Tiger shot dead in India, human-wildlife conflict increases

Tiger with cub, Tiger shot dead in India
Tiger with cub, photo: Canva

Indian police have shot dead a tiger who was accused of killing nine people, officials said Sunday. The operation involved 200 people, including trackers on elephants.

Officials said the tiger terrorized locals living on the border of the Valmiki Tiger Reserve in Champaran in eastern India. They stopped going out in the evening after the tiger’s first attack.

After failed attempts to tranquillize the animal, authorities gave permission to kill the male tiger, estimated to be around three or four years old.

“Two teams went into the forest on two elephants on Saturday afternoon, and the third one waited where we thought the tiger would exit — and we fired five rounds to kill it there,” local police chief Kiran Kumar told news agency AFP.

It took about six hours for the team of eight shooters and about 200 forest department officials to complete the operation, Kumar said.
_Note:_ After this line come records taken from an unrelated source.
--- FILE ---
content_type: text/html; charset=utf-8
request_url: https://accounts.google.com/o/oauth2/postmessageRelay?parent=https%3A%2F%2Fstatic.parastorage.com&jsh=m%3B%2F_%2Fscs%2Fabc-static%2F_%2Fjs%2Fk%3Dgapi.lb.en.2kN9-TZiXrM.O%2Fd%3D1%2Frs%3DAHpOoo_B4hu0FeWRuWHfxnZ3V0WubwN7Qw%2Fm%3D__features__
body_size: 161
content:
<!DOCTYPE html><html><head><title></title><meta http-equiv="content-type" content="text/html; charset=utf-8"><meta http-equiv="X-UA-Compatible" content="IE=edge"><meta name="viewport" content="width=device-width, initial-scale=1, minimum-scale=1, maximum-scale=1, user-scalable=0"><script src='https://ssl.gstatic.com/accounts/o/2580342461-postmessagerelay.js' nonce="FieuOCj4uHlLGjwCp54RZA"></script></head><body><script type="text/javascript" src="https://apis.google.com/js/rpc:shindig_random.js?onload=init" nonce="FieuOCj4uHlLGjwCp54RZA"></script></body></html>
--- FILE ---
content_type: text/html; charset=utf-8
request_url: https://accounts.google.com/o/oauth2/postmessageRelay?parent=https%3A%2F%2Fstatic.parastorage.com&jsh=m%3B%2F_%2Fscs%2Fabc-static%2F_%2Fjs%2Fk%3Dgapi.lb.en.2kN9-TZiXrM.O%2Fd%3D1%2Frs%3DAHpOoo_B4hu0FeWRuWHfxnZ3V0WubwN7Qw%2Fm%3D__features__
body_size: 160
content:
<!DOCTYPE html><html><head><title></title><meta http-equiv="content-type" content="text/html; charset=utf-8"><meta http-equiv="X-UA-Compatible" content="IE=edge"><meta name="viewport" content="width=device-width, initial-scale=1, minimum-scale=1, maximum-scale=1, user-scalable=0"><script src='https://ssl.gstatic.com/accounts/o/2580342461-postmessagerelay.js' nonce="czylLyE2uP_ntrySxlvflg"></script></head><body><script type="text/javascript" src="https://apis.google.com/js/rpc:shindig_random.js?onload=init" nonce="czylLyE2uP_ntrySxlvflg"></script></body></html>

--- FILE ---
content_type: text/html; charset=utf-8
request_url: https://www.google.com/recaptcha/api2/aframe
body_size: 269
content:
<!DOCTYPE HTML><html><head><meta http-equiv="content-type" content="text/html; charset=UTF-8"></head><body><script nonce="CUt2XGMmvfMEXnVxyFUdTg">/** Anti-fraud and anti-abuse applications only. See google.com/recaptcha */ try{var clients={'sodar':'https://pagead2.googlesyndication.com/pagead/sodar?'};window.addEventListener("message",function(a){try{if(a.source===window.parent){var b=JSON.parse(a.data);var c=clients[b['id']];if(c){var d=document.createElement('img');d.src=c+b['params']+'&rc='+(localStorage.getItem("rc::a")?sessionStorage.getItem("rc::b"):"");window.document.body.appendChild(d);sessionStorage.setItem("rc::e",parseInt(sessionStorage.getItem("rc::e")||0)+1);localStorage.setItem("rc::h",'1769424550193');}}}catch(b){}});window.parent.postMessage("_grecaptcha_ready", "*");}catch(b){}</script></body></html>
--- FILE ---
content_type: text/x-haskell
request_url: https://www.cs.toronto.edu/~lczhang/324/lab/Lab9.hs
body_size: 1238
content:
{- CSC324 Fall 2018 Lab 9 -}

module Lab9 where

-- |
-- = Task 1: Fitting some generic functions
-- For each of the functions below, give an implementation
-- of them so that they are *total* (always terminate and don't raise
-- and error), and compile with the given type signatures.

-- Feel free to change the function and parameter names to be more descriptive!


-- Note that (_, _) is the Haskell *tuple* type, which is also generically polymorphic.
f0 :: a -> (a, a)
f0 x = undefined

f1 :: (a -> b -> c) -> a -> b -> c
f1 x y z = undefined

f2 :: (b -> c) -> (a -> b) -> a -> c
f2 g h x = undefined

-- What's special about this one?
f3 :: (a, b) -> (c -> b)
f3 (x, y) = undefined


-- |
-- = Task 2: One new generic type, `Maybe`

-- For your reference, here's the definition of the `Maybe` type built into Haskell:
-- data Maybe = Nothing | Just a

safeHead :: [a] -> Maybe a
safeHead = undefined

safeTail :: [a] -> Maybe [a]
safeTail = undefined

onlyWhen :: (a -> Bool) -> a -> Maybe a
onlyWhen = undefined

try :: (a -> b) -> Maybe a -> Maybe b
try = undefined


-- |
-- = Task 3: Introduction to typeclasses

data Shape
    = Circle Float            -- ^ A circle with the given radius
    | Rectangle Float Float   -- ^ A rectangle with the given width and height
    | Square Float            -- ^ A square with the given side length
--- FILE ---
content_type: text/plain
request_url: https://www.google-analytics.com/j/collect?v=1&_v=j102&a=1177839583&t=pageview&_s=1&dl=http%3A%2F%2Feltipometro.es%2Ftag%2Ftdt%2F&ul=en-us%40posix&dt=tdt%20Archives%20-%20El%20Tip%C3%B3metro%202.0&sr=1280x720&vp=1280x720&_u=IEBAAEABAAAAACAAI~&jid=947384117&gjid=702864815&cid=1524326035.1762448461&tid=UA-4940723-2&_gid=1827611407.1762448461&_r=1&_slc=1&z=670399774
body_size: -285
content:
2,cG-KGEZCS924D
Locals celebrated after the tiger was killed. “It was a sleepless night for the whole village. We kept beating tin containers to shoo away the tiger if at all it was hiding near our village,” villager Paltu Mahato told the newspaper Hindustan Times.

Conservationists blame the rapid growth of human settlements around forests and reserves for an increase in human-wildlife conflicts in India.

India is home to around 70 percent of the world’s tigers, with an estimated population of 2,967 in 2018.